▸ **What to do**: Rewrite the rows below, changing every "wooden railing" to "wooden fence" and leaving everything else as it is.

▸ **Entries supplied**:

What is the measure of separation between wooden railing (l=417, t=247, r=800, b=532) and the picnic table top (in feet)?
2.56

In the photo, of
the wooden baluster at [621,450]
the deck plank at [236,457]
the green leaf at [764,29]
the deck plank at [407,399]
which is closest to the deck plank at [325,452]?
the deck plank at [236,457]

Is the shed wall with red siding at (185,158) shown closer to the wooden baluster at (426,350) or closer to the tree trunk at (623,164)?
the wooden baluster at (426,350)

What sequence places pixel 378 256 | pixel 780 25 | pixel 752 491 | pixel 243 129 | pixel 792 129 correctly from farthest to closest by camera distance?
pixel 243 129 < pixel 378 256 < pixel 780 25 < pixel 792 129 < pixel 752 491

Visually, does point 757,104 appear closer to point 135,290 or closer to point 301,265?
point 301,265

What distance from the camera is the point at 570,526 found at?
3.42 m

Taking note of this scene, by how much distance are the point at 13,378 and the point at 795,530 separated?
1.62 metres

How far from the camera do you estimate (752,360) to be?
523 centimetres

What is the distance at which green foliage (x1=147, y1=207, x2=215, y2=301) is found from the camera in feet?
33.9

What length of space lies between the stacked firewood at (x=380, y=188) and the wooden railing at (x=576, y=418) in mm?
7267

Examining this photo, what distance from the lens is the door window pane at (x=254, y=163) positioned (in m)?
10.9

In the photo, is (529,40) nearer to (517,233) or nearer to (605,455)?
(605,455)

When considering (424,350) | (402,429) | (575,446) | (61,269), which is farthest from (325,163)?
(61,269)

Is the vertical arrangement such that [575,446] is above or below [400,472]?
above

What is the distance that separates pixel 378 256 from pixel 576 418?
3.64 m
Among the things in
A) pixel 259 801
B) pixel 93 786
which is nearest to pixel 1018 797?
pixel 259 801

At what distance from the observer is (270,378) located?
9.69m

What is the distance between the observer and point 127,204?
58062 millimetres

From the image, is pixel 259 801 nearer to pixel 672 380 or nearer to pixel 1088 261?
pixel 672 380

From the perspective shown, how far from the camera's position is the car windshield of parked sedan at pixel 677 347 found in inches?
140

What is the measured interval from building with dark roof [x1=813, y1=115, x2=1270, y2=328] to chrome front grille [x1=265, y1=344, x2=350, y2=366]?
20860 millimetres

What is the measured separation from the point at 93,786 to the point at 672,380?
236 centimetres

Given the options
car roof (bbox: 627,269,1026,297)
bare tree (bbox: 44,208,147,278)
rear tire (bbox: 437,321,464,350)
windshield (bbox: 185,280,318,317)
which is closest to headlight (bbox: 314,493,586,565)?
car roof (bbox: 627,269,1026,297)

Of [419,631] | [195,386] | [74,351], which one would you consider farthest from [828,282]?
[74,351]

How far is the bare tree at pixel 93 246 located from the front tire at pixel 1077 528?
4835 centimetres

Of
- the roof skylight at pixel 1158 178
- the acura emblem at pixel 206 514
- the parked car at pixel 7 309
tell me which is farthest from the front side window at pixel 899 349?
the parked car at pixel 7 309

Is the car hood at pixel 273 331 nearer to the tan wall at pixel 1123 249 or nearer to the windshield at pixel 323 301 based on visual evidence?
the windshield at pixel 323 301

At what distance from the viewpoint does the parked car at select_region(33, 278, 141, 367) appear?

▸ **Solution to this task**:
What is the measure of separation between wooden fence (l=417, t=247, r=800, b=532) and the picnic table top (in feet)?
2.56

In the photo, of
the wooden baluster at [621,450]
the deck plank at [236,457]
the green leaf at [764,29]
the deck plank at [407,399]
which is closest to the deck plank at [325,452]?
the deck plank at [236,457]

Is the shed wall with red siding at (185,158) shown closer to the wooden baluster at (426,350) or closer to the tree trunk at (623,164)?
the wooden baluster at (426,350)

What sequence places pixel 378 256 | pixel 780 25 | pixel 752 491 | pixel 243 129 | pixel 792 129 correctly from farthest to closest by camera distance?
pixel 243 129 < pixel 378 256 < pixel 780 25 < pixel 792 129 < pixel 752 491

Visually, does point 757,104 appear closer to point 135,290 or closer to point 301,265?
point 301,265

What distance from the camera is the point at 570,526 found at?
3.42 m

Taking note of this scene, by how much distance are the point at 13,378 and the point at 795,530 separated?
1.62 metres

How far from the camera do you estimate (752,360) to be?
523 centimetres

What is the distance at which green foliage (x1=147, y1=207, x2=215, y2=301) is found from the camera in feet?
33.9

What length of space lies between the stacked firewood at (x=380, y=188) and the wooden fence at (x=576, y=418) in mm?
7267

Examining this photo, what distance from the lens is the door window pane at (x=254, y=163) positioned (in m)?
10.9

In the photo, is (529,40) nearer to (517,233) or nearer to (605,455)?
(605,455)

When considering (424,350) | (402,429) | (575,446) | (61,269), which is farthest from (325,163)?
(61,269)

Is the vertical arrangement such that [575,446] is above or below [400,472]?
above

What is the distance that separates pixel 378 256 from pixel 576 418?
3.64 m
Among the things in
A) pixel 259 801
B) pixel 93 786
which is nearest to pixel 1018 797?
pixel 259 801

At what distance from the observer is (270,378) located?
9.69m

What is the distance between the observer and point 127,204?
58062 millimetres

From the image, is pixel 259 801 nearer to pixel 672 380 or nearer to pixel 1088 261?
pixel 672 380

From the perspective shown, how far from the camera's position is the car windshield of parked sedan at pixel 677 347 found in inches?
140

What is the measured interval from building with dark roof [x1=813, y1=115, x2=1270, y2=328] to chrome front grille [x1=265, y1=344, x2=350, y2=366]?
20860 millimetres

What is the measured separation from the point at 93,786 to the point at 672,380?
236 centimetres

Given the options
car roof (bbox: 627,269,1026,297)
bare tree (bbox: 44,208,147,278)
rear tire (bbox: 437,321,464,350)
windshield (bbox: 185,280,318,317)
which is closest to headlight (bbox: 314,493,586,565)?
car roof (bbox: 627,269,1026,297)

Of [419,631] | [195,386] | [74,351], which one would you consider farthest from [828,282]?
[74,351]

How far is the bare tree at pixel 93 246 located from the front tire at pixel 1077 528?
4835 centimetres

Of
- the roof skylight at pixel 1158 178
- the acura emblem at pixel 206 514
- the parked car at pixel 7 309
tell me which is farthest from the front side window at pixel 899 349?
the parked car at pixel 7 309

Is the car hood at pixel 273 331 nearer to the tan wall at pixel 1123 249 or nearer to the windshield at pixel 323 301 based on visual evidence?
the windshield at pixel 323 301

At what distance from the viewpoint does the parked car at select_region(33, 278, 141, 367) appear?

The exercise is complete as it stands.